> _WHAT YOU WILL DO_: Can the data below be set down again exactly, line for line?

Extracted data entries

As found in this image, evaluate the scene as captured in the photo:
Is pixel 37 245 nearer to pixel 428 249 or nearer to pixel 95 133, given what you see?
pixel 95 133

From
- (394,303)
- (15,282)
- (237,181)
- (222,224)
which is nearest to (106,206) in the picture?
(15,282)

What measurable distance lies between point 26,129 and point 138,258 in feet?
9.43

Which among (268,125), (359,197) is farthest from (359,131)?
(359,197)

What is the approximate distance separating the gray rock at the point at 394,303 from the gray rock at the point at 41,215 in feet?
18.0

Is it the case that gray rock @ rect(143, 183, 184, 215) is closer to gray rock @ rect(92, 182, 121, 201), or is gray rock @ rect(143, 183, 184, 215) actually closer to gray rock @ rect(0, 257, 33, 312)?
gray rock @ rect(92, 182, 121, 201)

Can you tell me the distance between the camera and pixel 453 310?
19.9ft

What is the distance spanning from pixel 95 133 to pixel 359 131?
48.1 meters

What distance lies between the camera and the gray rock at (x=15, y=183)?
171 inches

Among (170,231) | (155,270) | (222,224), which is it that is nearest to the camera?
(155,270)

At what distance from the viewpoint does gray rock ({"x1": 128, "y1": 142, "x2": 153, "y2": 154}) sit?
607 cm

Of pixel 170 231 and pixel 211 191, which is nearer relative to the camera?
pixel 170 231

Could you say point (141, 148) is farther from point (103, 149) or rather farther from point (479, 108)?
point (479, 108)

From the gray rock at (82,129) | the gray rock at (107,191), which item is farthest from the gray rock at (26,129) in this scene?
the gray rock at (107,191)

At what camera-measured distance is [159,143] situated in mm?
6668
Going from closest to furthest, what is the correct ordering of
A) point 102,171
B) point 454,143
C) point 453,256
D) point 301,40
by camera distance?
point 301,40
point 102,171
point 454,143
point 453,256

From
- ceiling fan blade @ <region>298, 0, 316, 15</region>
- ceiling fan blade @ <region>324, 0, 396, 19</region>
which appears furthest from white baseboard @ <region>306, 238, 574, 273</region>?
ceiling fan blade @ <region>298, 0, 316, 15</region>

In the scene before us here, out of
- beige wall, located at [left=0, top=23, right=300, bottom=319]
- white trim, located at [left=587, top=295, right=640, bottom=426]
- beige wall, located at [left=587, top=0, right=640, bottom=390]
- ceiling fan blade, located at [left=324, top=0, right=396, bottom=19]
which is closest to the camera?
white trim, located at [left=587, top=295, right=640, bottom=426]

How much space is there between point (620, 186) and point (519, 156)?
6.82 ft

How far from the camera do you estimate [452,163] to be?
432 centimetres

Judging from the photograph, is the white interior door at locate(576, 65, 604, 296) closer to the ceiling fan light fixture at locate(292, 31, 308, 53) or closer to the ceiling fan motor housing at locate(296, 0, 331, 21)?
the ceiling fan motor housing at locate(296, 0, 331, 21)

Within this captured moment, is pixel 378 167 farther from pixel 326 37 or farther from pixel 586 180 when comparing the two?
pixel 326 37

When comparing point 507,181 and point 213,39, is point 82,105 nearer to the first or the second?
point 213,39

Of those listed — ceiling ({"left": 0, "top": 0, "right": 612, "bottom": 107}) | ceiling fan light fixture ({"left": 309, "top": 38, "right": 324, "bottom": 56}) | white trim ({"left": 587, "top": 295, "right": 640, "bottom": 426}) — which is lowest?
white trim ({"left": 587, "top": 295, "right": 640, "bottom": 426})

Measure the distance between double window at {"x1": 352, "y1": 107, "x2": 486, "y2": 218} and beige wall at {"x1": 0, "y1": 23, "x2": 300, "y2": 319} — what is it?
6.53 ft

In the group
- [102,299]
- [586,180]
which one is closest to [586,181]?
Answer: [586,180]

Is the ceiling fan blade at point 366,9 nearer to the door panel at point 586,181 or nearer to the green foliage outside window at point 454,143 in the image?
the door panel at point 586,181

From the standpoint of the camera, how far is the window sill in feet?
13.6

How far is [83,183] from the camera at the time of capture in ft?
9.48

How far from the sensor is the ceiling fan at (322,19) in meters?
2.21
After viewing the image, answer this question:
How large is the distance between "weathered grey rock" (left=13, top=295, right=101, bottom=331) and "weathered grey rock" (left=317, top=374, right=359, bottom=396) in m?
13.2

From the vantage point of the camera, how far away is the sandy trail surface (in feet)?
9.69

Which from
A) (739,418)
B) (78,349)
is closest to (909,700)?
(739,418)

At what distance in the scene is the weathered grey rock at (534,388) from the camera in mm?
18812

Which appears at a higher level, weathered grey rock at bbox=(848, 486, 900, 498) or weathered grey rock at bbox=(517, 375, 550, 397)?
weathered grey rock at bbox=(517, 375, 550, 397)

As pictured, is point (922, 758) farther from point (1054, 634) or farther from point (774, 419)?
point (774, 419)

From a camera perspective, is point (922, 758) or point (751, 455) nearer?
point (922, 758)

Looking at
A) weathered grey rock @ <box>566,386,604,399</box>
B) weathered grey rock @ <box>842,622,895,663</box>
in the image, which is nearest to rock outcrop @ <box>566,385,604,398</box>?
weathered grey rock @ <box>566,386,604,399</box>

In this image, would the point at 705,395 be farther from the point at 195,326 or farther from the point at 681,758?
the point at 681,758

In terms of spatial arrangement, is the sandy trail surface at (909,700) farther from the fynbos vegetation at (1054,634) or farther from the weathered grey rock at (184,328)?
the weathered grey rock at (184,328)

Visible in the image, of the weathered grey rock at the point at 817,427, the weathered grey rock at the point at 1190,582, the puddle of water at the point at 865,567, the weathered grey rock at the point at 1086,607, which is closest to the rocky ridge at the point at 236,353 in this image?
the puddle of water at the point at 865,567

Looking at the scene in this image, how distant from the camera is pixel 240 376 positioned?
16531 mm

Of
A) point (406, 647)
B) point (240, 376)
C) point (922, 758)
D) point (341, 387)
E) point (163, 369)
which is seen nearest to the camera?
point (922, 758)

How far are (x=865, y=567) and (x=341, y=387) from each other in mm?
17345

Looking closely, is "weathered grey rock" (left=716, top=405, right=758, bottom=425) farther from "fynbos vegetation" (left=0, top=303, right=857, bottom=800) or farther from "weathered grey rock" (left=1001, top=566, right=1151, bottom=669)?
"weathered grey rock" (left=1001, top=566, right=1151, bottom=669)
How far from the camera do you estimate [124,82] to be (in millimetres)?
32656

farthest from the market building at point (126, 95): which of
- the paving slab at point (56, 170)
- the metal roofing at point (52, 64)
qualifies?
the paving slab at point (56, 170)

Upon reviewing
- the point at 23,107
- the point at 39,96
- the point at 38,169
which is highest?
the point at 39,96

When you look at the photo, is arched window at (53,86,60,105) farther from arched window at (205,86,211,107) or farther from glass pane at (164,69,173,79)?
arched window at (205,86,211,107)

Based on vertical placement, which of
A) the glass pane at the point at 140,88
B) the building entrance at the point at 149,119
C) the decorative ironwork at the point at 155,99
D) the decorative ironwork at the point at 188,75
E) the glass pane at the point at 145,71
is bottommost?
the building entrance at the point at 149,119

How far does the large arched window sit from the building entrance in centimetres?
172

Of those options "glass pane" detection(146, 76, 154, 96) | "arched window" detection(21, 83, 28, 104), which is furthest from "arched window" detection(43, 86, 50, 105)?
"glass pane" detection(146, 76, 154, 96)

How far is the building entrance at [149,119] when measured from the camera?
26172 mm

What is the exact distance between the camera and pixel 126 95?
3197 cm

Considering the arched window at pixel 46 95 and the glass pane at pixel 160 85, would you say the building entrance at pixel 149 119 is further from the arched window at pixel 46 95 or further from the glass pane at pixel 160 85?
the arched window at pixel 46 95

> _RESULT OF THIS EXERCISE_:
As found in this image, evaluate the scene as captured in the photo:
Is pixel 37 245 nearer to pixel 428 249 or nearer to pixel 95 133, given what you see?
pixel 95 133

From
- (394,303)
- (15,282)
- (237,181)
- (222,224)
which is nearest to (106,206) in the picture?
(15,282)

What measurable distance lies between point 26,129 and point 138,258 in feet?
9.43

Which among (268,125), (359,197) is farthest from (359,131)?
(359,197)

What is the approximate distance separating the gray rock at the point at 394,303 from the gray rock at the point at 41,215 in feet?
18.0

Is it the case that gray rock @ rect(143, 183, 184, 215) is closer to gray rock @ rect(92, 182, 121, 201), or is gray rock @ rect(143, 183, 184, 215) actually closer to gray rock @ rect(0, 257, 33, 312)?
gray rock @ rect(92, 182, 121, 201)

Can you tell me the distance between the camera and pixel 453 310?
19.9ft

What is the distance spanning from pixel 95 133 to pixel 359 131?
48.1 meters

What distance lies between the camera and the gray rock at (x=15, y=183)?
171 inches

Among (170,231) | (155,270) | (222,224), which is it that is nearest to the camera?
(155,270)

At what distance from the viewpoint does gray rock ({"x1": 128, "y1": 142, "x2": 153, "y2": 154}) sit?
607 cm

Of pixel 170 231 and pixel 211 191, which is nearer relative to the camera?
pixel 170 231

Could you say point (141, 148) is farther from point (103, 149) or rather farther from point (479, 108)?
point (479, 108)

From the gray rock at (82,129) | the gray rock at (107,191), which item is farthest from the gray rock at (26,129) in this scene?
the gray rock at (107,191)

At what camera-measured distance is [159,143] situated in mm?
6668
Going from closest to furthest, what is the correct ordering of
A) point 102,171
B) point 454,143
C) point 453,256
D) point 301,40
by camera distance?
point 301,40
point 102,171
point 454,143
point 453,256

From
- ceiling fan blade @ <region>298, 0, 316, 15</region>
- ceiling fan blade @ <region>324, 0, 396, 19</region>
which appears furthest from white baseboard @ <region>306, 238, 574, 273</region>?
ceiling fan blade @ <region>298, 0, 316, 15</region>

In the scene before us here, out of
- beige wall, located at [left=0, top=23, right=300, bottom=319]
- white trim, located at [left=587, top=295, right=640, bottom=426]
- beige wall, located at [left=587, top=0, right=640, bottom=390]
- ceiling fan blade, located at [left=324, top=0, right=396, bottom=19]
which is closest to the camera?
white trim, located at [left=587, top=295, right=640, bottom=426]

How much space is there between point (620, 186) and point (519, 156)?
6.82 ft

How far from the camera do you estimate [452,163] to be?
432 centimetres

Judging from the photograph, is the white interior door at locate(576, 65, 604, 296) closer to the ceiling fan light fixture at locate(292, 31, 308, 53) or closer to the ceiling fan motor housing at locate(296, 0, 331, 21)?
the ceiling fan motor housing at locate(296, 0, 331, 21)

Within this captured moment, is pixel 378 167 farther from pixel 326 37 or farther from pixel 586 180 when comparing the two?
pixel 326 37

When comparing point 507,181 and point 213,39, is point 82,105 nearer to the first or the second?
point 213,39

Of those listed — ceiling ({"left": 0, "top": 0, "right": 612, "bottom": 107}) | ceiling fan light fixture ({"left": 309, "top": 38, "right": 324, "bottom": 56}) | white trim ({"left": 587, "top": 295, "right": 640, "bottom": 426}) — which is lowest?
white trim ({"left": 587, "top": 295, "right": 640, "bottom": 426})

Measure the distance between double window at {"x1": 352, "y1": 107, "x2": 486, "y2": 218} and beige wall at {"x1": 0, "y1": 23, "x2": 300, "y2": 319} — what is it?
6.53 ft

In the group
- [102,299]
- [586,180]
which one is closest to [586,181]?
Answer: [586,180]

Is the ceiling fan blade at point 366,9 nearer to the door panel at point 586,181 or nearer to the green foliage outside window at point 454,143 in the image?
the door panel at point 586,181

From the standpoint of the camera, how far is the window sill in feet?
13.6

How far is [83,183] from the camera at the time of capture in ft?
9.48

How far from the sensor is the ceiling fan at (322,19) in meters?
2.21
After viewing the image, answer this question:
How large is the distance between "weathered grey rock" (left=13, top=295, right=101, bottom=331) and "weathered grey rock" (left=317, top=374, right=359, bottom=396) in m?
13.2

From the vantage point of the camera, how far away is the sandy trail surface (in feet)?
9.69

Which from
A) (739,418)
B) (78,349)
is closest to (909,700)?
(739,418)

At what distance in the scene is the weathered grey rock at (534,388) from the camera in mm?
18812

Which appears at a higher level, weathered grey rock at bbox=(848, 486, 900, 498) or weathered grey rock at bbox=(517, 375, 550, 397)?
weathered grey rock at bbox=(517, 375, 550, 397)

As pictured, is point (922, 758) farther from point (1054, 634) or farther from point (774, 419)?
point (774, 419)

From a camera perspective, is point (922, 758) or point (751, 455) nearer?
point (922, 758)

Looking at
A) weathered grey rock @ <box>566,386,604,399</box>
B) weathered grey rock @ <box>842,622,895,663</box>
in the image, which is nearest to rock outcrop @ <box>566,385,604,398</box>?
weathered grey rock @ <box>566,386,604,399</box>

In this image, would the point at 705,395 be farther from the point at 195,326 or farther from the point at 681,758?
the point at 681,758

In terms of spatial arrangement, is the sandy trail surface at (909,700) farther from the fynbos vegetation at (1054,634) or farther from the weathered grey rock at (184,328)?
the weathered grey rock at (184,328)

Visible in the image, of the weathered grey rock at the point at 817,427, the weathered grey rock at the point at 1190,582, the puddle of water at the point at 865,567, the weathered grey rock at the point at 1086,607, which is closest to the rocky ridge at the point at 236,353 in this image?
the puddle of water at the point at 865,567

Looking at the scene in this image, how distant from the camera is pixel 240 376 positioned?
16531 mm

Of
A) point (406, 647)
B) point (240, 376)
C) point (922, 758)
D) point (341, 387)
E) point (163, 369)
which is seen nearest to the camera?
point (922, 758)

How far are (x=865, y=567) and (x=341, y=387) from each other in mm?
17345

Looking closely, is "weathered grey rock" (left=716, top=405, right=758, bottom=425) farther from "fynbos vegetation" (left=0, top=303, right=857, bottom=800) or farther from "weathered grey rock" (left=1001, top=566, right=1151, bottom=669)?
"weathered grey rock" (left=1001, top=566, right=1151, bottom=669)
How far from the camera do you estimate [124,82] to be (in millimetres)?
32656

farthest from the market building at point (126, 95): which of
- the paving slab at point (56, 170)
- the metal roofing at point (52, 64)
qualifies?
the paving slab at point (56, 170)

Upon reviewing
- the point at 23,107
- the point at 39,96
- the point at 38,169
which is highest?
the point at 39,96

When you look at the photo, is arched window at (53,86,60,105) farther from arched window at (205,86,211,107) or farther from glass pane at (164,69,173,79)?
arched window at (205,86,211,107)

Based on vertical placement, which of
A) the glass pane at the point at 140,88
B) the building entrance at the point at 149,119
C) the decorative ironwork at the point at 155,99
D) the decorative ironwork at the point at 188,75
E) the glass pane at the point at 145,71
is bottommost?
the building entrance at the point at 149,119

How far does the large arched window sit from the building entrance in centimetres?
172

Of those options "glass pane" detection(146, 76, 154, 96) | "arched window" detection(21, 83, 28, 104), which is furthest from "arched window" detection(43, 86, 50, 105)?
"glass pane" detection(146, 76, 154, 96)

How far is the building entrance at [149,119] when measured from the camera?
26172 mm

What is the exact distance between the camera and pixel 126 95?
3197 cm

Considering the arched window at pixel 46 95 and the glass pane at pixel 160 85, would you say the building entrance at pixel 149 119 is further from the arched window at pixel 46 95 or further from the glass pane at pixel 160 85?
the arched window at pixel 46 95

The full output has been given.